=== Begin Enclosure ===

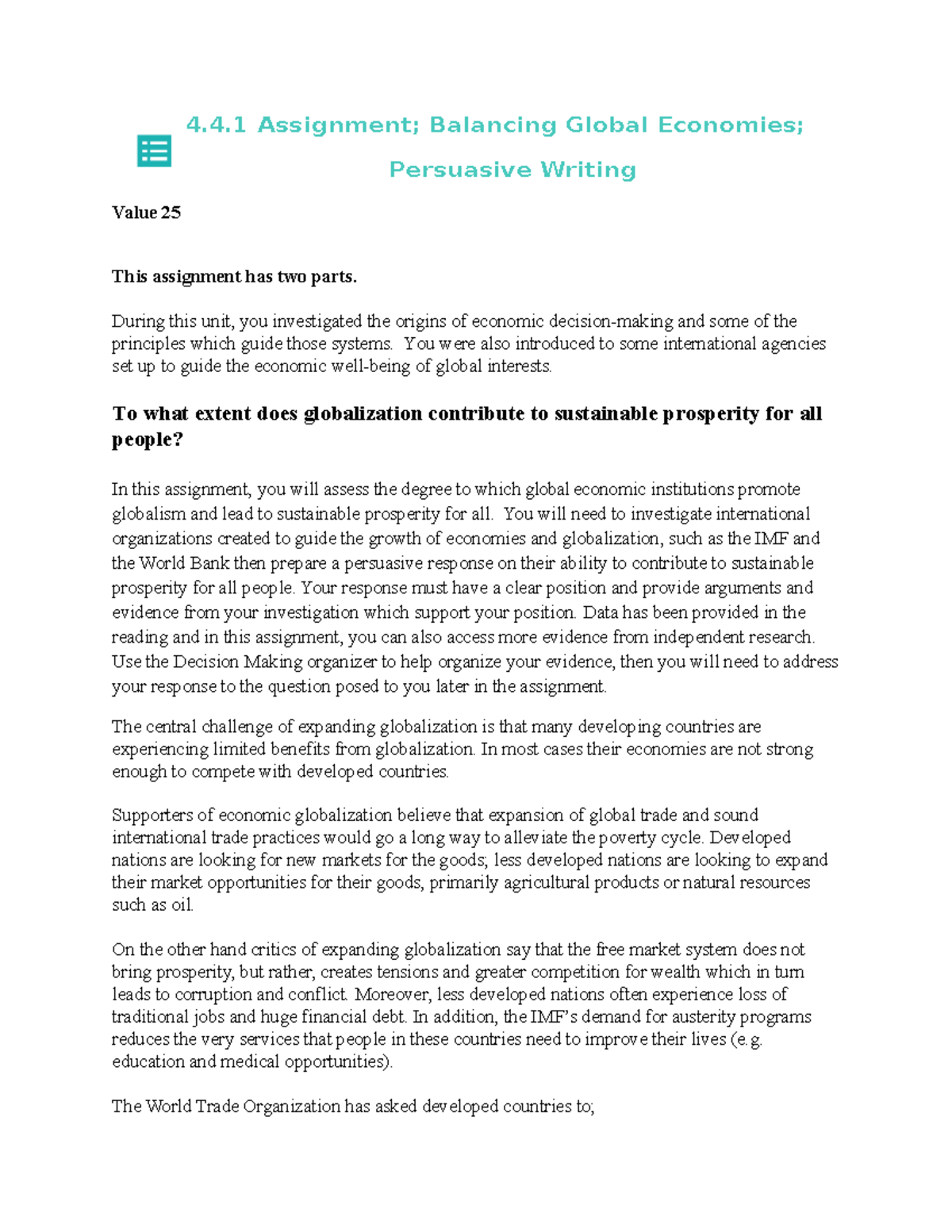 4.4.1 Assignment; Balancing Global Economies; Persuasive Writing

Value 25

This assignment has two parts.

During this unit, you investigated the origins of economic decision-making and some of the principles which guide those systems. You were also introduced to some international agencies set up to guide the economic well-being of global interests.

To what extent does globalization contribute to sustainable prosperity for all people?

In this assignment, you will assess the degree to which global economic institutions promote globalism and lead to sustainable prosperity for all. You will need to investigate international organizations created to guide the growth of economies and globalization, such as the IMF and the World Bank then prepare a persuasive response on their ability to contribute to sustainable prosperity for all people. Your response must have a clear position and provide arguments and evidence from your investigation which support your position. Data has been provided in the reading and in this assignment, you can also access more evidence from independent research. Use the Decision Making organizer to help organize your evidence, then you will need to address your response to the question posed to you later in the assignment.

The central challenge of expanding globalization is that many developing countries are experiencing limited benefits from globalization. In most cases their economies are not strong enough to compete with developed countries.

Supporters of economic globalization believe that expansion of global trade and sound international trade practices would go a long way to alleviate the poverty cycle. Developed nations are looking for new markets for the goods; less developed nations are looking to expand their market opportunities for their goods, primarily agricultural products or natural resources such as oil.

On the other hand critics of expanding globalization say that the free market system does not bring prosperity, but rather, creates tensions and greater competition for wealth which in turn leads to corruption and conflict. Moreover, less developed nations often experience loss of traditional jobs and huge financial debt. In addition, the IMF's demand for austerity programs reduces the very services that people in these countries need to improve their lives (e.g. education and medical opportunities).

The World Trade Organization has asked developed countries to;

=== End Enclosure ===

• _What is being asked_
Those lines above that contain the string "sustainable" should be returned.

• _Answer to this exercise_
To what extent does globalization contribute to sustainable prosperity for all people?
In this assignment, you will assess the degree to which global economic institutions promote globalism and lead to sustainable prosperity for all. You will need to investigate international organizations created to guide the growth of economies and globalization, such as the IMF and the World Bank then prepare a persuasive response on their ability to contribute to sustainable prosperity for all people. Your response must have a clear position and provide arguments and evidence from your investigation which support your position. Data has been provided in the reading and in this assignment, you can also access more evidence from independent research. Use the Decision Making organizer to help organize your evidence, then you will need to address your response to the question posed to you later in the assignment.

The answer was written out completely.